** start ENTRIES SUPPLIED **
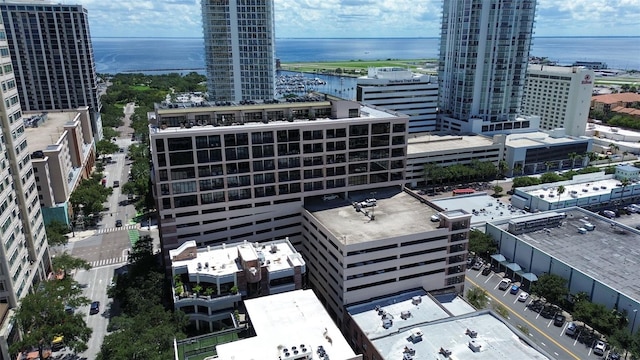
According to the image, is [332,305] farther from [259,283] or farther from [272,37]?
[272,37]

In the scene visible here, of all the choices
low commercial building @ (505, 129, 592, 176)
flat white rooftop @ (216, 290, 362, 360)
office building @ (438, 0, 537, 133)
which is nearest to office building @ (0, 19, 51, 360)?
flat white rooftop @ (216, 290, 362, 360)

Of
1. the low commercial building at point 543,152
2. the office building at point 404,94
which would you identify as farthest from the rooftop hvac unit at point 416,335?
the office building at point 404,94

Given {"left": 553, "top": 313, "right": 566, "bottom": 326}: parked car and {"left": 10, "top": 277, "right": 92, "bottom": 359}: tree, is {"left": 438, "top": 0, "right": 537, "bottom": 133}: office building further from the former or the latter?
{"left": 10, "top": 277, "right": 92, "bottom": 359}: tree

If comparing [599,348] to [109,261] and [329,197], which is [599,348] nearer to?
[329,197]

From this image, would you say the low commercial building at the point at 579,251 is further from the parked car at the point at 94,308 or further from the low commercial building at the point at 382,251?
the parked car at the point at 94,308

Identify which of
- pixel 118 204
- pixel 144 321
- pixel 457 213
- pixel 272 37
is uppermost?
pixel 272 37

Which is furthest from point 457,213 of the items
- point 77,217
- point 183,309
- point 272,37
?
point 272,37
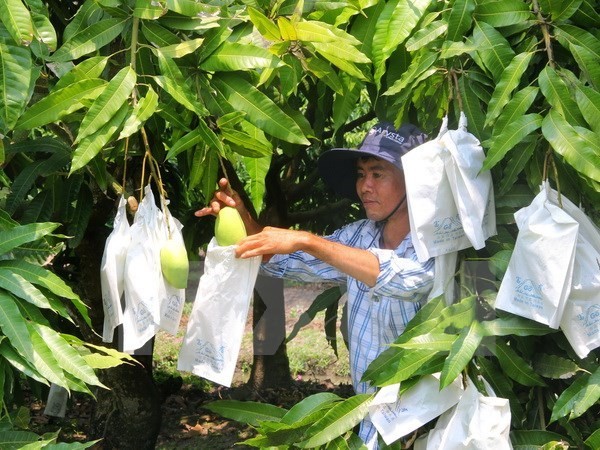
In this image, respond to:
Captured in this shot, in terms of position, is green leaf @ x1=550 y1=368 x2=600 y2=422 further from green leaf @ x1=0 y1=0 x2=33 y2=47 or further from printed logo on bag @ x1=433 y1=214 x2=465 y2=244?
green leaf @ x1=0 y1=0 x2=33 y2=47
** end ENTRIES SUPPLIED **
** start ENTRIES SUPPLIED **
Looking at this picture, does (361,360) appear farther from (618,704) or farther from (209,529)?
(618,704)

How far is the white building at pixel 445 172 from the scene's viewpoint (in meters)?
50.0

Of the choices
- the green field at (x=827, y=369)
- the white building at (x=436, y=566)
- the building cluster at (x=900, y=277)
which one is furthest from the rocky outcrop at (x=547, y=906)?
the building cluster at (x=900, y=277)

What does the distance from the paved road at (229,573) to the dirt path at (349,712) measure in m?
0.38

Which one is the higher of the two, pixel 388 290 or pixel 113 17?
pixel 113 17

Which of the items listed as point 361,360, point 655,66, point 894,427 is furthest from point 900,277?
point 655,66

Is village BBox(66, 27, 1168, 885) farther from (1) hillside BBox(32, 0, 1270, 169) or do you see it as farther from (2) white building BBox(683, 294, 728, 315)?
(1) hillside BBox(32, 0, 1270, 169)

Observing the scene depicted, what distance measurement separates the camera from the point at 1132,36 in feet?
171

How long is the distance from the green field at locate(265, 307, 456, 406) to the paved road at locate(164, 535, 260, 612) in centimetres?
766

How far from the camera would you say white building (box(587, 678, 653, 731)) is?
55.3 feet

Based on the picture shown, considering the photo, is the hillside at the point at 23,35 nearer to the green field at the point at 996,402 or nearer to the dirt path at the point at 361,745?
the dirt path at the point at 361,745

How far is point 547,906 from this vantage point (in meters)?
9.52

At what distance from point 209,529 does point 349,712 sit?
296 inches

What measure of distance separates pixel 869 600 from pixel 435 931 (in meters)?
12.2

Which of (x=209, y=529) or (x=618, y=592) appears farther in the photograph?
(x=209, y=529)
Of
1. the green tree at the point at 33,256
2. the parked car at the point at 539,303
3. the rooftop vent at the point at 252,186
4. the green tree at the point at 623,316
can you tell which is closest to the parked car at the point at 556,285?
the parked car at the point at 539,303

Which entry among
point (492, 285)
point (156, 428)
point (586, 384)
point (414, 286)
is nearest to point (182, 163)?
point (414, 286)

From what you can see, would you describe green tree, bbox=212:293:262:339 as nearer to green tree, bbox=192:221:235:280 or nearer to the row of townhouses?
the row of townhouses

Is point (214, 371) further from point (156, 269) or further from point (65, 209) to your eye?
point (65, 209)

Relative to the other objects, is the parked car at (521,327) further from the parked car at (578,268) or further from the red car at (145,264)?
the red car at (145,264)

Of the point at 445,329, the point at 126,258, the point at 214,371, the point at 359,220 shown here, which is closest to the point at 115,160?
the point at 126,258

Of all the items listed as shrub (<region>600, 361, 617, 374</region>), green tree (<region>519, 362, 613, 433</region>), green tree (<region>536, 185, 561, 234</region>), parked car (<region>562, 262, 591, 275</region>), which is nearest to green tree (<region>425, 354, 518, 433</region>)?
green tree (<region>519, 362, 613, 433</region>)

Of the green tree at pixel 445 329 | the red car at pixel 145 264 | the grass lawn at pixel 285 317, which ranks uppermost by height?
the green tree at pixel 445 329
** end ENTRIES SUPPLIED **
- [TASK PROMPT]: Count the lines in the records that contain the string "region", and give only that number.

- [EXERCISE RESPONSE]: 2